Just in time for the holidays comes another addition to the growing stack of great reviews coming in for Desperate Times #2 ("Anyhow, Anyclub, Anywhere: The Rise & Fall Of Safari Sam's"). This time, it's from the long-running UK punk 'zine, Positive Creed, the brainchild of Rob Stone, who does a great job with his DIY publication, as well.
Thanks to Rob for such a full-on thumbs up, and hopefully, we'll get a few more of them down the line, before we're done and dusted! While we're at it, the holidays are just around the corner...Desperate Times is available for $10, postage paid, right here -- just contact me, via this website, and we'll set up the transaction, once I give you the relevant link!

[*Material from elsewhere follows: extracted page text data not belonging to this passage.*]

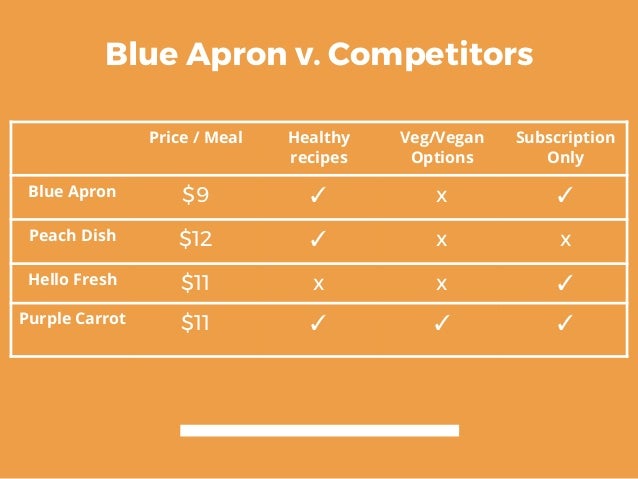 Blue Apron v. Competitors

| | Price / Meal | Healthy recipes | Veg/Vegan Options | Subscription Only |
|---|---|---|---|---|
| Blue Apron | \$9 | ✓ | x | ✓ |
| Peach Dish | \$12 | ✓ | x | x |
| Hello Fresh | \$11 | x | x | ✓ |
| Purple Carrot | \$11 | ✓ | ✓ | ✓ |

Then, once you have it in your hands, ponder where all of this relentless Disneyfication of our neighborhoods and communities -- along with the double-barreled, double-digit rent increases that accompany the whole unsavory phenomenon -- is taking us.
<UGLY THINGS #55 REVIEW>
"Ralph Heibutzki, a.k.a. Chairman Ralph, pays homage to the classic DIY fanzine format of olden tymes here with a haphazard scissors-and-glue-stick collaged layout, complete with paste-up lines, blurry photocopied photos and newspaper clippings, hand-drawn illustrations, and the pages all held together with a single staple in the top left corner.
"The throwback format is appropriate as the issue tells the story of Safari Sam's, a Huntington Beach venue that was one of the hot spots for the underground music scene in California's Orange County in the 1980s. The 'zine charts the rise and fall in a scrappy oral history format..." (Mike Stax, Winter 2020)
<POSITIVE CREED #44 REVIEW>
"A big chunky 'zine all the way from the States that investigates the rise and fall of Safari Sam's, a music venue in Orange County. From what I can gather, it sounded like a pretty happening place in its day, hosting the Minutemen, Fire Hose, Social Distortion, the Jesus and Mary Chain, and a whole bunch of others who were all involved in the eighties punk movement.
"There's interviews from individuals who were about at the time giving a good insight into how things were and it sounds like a tough time for some with police harassment cropping up regularly along with business and licensing issues. I have to say that I found this a really fascinating read into a world of pissed off teenagers getting creative by forming bands and writing poetry and creating their own reality whilst trying to make a difference. It's this sort of thing that hits the home of impact that punk rock made on people and continues to do so.
<DESPERATE TIMES #2: SNAP DESCRIPTION>
While Safari Sam's established itself as a hotbed of great rock 'n' roll, it's also a story of a strongly conservative social culture, constant harassment from city bureaucrats and cops, and, ultimately, a force that proved too strong to overcome...gentrification. It's a story that was relevant then, and still plays out today, all around the nation. Now, you can read it for yourself, and draw your own conclusions.
"Roll the credits in your mind for this story, which has played out since the dawn of DIY (in general), and punk rock (in particular): Anykid in Anytown USA doesn't like what's happening there. Maybe they don't hear their type of music, hope to carve out room for something else...or simply want something else besides the standard issue profit-mongering water hole.
"Whatever the reason, Anykid gets Anyclub up and running. Anyclub survives the initial growing pains (hit or miss bookings, spotty audiences, official and unofficial sabotage). For awhile, everyone has a more interesting place to go. Then, sadly but surely, the obstacles start piling up -- too many to overcome in short order.
"The doors slam shut, and the lights go out, leaving Anyclub to live on, in people's memories, and a big black hole in the local scene once more. Roll the credits: wash, rinse, repeat."